Whether one is preserving or changing culture depends on how one defines it. Complex questions of political and social theory as well as historical interpretation are bound to arise. The nature of the struggle, as well as the relative strengths of the parties, are therefore controversial. In the United States, those who understand themselves to be preserving the culture often claim they are on the defensive against the hegemony of elite forces hostile to older but worthy understandings and practices, which forces they claim dominate many or most media and educational institutions. By contrast, those who understand themselves as changing U.S. culture often claim they are persecuted minorities who are simply reflecting newer but more legitimate interpretations of understandings and practices, or bringing out what has always been latent in the society.

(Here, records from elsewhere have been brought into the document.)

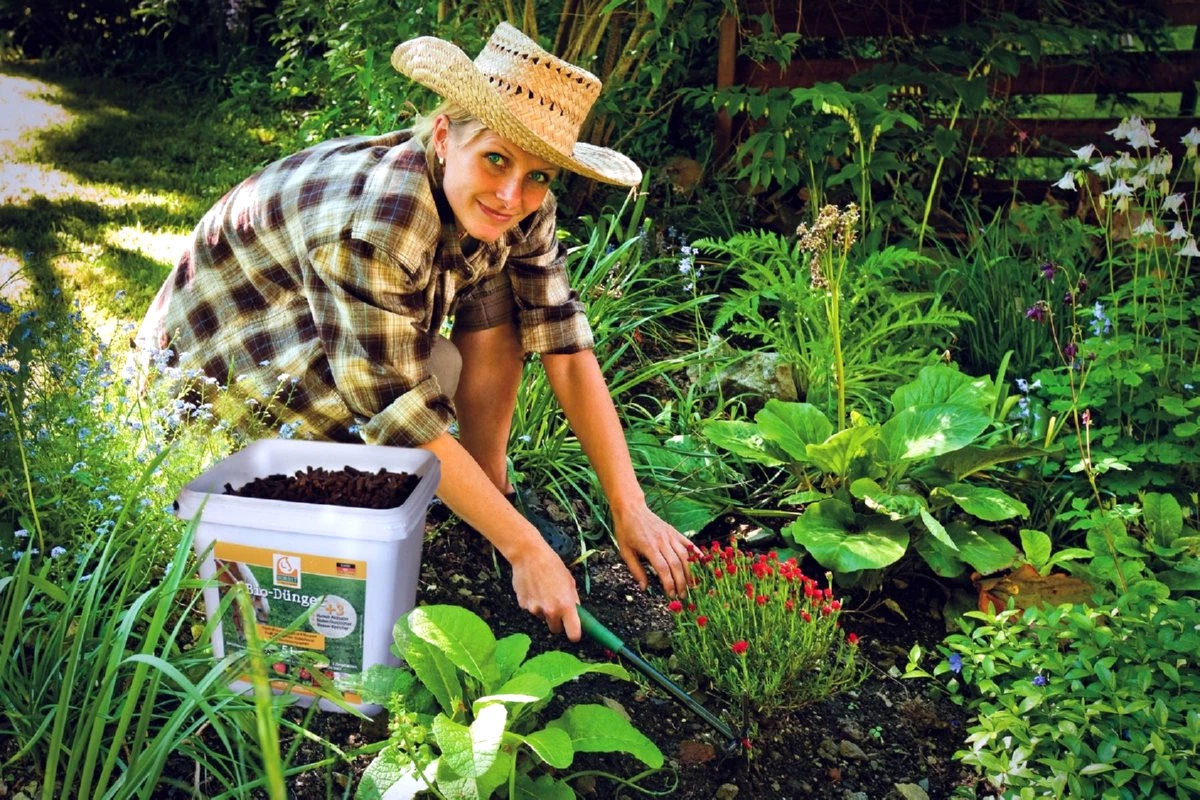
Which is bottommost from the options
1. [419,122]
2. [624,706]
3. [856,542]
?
A: [624,706]

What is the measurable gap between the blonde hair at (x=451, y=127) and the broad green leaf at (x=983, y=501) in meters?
1.25

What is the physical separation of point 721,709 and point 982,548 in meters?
0.70

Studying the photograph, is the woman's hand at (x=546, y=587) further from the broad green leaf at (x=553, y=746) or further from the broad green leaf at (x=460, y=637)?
the broad green leaf at (x=553, y=746)

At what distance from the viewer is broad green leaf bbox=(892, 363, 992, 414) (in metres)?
2.51

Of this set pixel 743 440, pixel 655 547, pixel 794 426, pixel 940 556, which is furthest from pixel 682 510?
pixel 940 556

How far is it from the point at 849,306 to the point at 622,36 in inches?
65.8

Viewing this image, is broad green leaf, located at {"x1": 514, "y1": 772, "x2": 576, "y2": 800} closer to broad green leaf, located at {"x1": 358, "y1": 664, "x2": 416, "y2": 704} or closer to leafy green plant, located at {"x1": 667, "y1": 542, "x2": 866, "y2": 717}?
broad green leaf, located at {"x1": 358, "y1": 664, "x2": 416, "y2": 704}

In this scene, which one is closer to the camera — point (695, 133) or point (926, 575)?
point (926, 575)

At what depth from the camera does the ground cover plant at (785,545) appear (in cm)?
171

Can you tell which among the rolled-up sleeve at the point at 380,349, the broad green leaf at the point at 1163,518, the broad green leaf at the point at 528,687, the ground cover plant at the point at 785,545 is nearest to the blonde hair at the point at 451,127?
the rolled-up sleeve at the point at 380,349

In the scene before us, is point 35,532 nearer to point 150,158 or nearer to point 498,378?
point 498,378

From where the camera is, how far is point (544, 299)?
7.89ft

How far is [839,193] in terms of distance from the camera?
396cm

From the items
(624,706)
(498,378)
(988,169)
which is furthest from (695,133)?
(624,706)
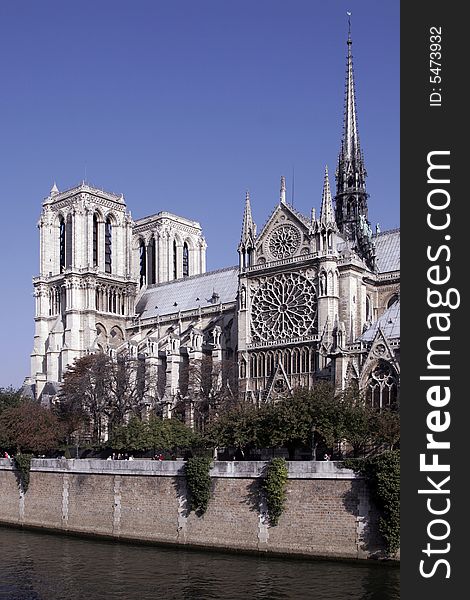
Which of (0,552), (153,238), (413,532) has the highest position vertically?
(153,238)

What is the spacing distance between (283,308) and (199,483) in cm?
3347

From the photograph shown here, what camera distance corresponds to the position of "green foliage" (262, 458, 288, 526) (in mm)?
41812

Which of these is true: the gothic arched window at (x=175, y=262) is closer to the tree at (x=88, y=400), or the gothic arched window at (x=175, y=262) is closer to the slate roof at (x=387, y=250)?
the tree at (x=88, y=400)

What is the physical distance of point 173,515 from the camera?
4594 cm

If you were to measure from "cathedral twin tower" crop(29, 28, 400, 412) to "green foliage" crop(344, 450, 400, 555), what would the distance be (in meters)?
18.9

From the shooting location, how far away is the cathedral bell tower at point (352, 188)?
81.6m

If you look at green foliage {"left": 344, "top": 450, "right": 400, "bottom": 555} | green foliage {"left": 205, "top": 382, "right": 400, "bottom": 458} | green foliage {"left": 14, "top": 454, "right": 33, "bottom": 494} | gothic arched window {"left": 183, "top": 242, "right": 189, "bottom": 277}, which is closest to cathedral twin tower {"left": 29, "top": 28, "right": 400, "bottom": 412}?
gothic arched window {"left": 183, "top": 242, "right": 189, "bottom": 277}

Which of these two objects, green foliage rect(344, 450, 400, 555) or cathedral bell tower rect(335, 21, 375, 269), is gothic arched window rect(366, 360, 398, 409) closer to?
green foliage rect(344, 450, 400, 555)

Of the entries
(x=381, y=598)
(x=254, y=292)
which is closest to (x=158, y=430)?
(x=254, y=292)

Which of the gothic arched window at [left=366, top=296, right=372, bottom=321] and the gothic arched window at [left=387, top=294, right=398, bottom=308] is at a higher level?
the gothic arched window at [left=387, top=294, right=398, bottom=308]

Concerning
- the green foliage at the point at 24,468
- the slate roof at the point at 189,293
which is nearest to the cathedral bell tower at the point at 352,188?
the slate roof at the point at 189,293

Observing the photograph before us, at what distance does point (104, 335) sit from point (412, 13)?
273 feet

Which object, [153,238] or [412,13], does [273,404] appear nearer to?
[412,13]

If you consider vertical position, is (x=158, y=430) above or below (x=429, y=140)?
below
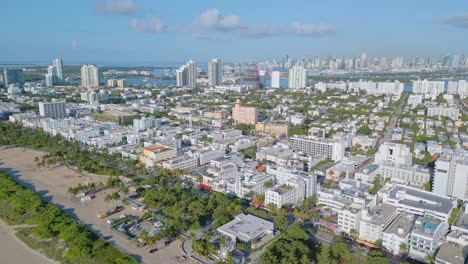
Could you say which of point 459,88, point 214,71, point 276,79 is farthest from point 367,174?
point 214,71

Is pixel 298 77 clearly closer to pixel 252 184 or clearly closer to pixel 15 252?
pixel 252 184

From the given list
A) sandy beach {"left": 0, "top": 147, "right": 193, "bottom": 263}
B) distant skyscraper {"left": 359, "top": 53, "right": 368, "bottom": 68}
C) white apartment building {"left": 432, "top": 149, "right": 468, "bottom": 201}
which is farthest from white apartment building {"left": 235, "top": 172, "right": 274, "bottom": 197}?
distant skyscraper {"left": 359, "top": 53, "right": 368, "bottom": 68}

The culture wars arguably have the potential to be more divisive than previous social conflicts in U.S. history. Partisans in the culture wars tend to concentrate on particular issues and the reorientation of public opinion and policy on those issues, rather than seeking broad-based accommodations and compromises. The relative lack of attention to compromise stems from the fact that these issues are linked to the very origins and sense of identity of the partisans. To them, they are issues of the highest possible salience because they speak to the question of ultimate moral standards and authority.
On the other hand, some political scientists argue that members of the U.S. political classes, including party activists, may be polarized, but average Americans are not. These experts contend that most Americans do not embrace the extremes of either cultural conservatism or liberalism, and their opinions continue to be relatively stable on a variety of issues, including abortion and homosexuality. Furthermore, at the mass as opposed to the elite level, these opinions tend to converge in the center. Thus consensus rather than conflict may best describe contemporary U.S. attitudes on cultural questions.
What can be said for certain is that forces of preservation and change have routinely vied with each other for the ability to define authoritatively the mores of virtually all societies throughout history. It is highly likely that the contemporary culture wars will, for many years to come, result in seesaw battles waged in and for legislative chambers, courtrooms, and public opinion.
- Fiorina, Morris P. 2005. Culture War? The Myth of a Polarized America. New York: Pearson Longman.
- Fonte, John. 2005. “Is the Purpose of Civic Education to Transmit or Transform the American Regime?” Pp. 73-111 in Civic Education and Culture, edited by B. C. S. Watson. Wilmington, DE: ISI.
- Graff, Gerald. 1992. Beyond the Culture Wars: How Teaching the Conflicts Can Revitalize American Education. New York: Norton.
- Hunter, James Davison. 1991. Culture Wars: The Struggle to Define America. New York: Basic Books.
- Watson, Bradley C. S., ed. 2002. Courts and the Culture Wars. Lanham, MD: Lexington.
- Wolfe, Alan. 1998. One Nation, after All: What Middle Class Americans Really Think about God, Country, Family, Racism, Welfare, Immigration, Homosexuality, Work, the Right, the Left, and Each Other. New York: Viking.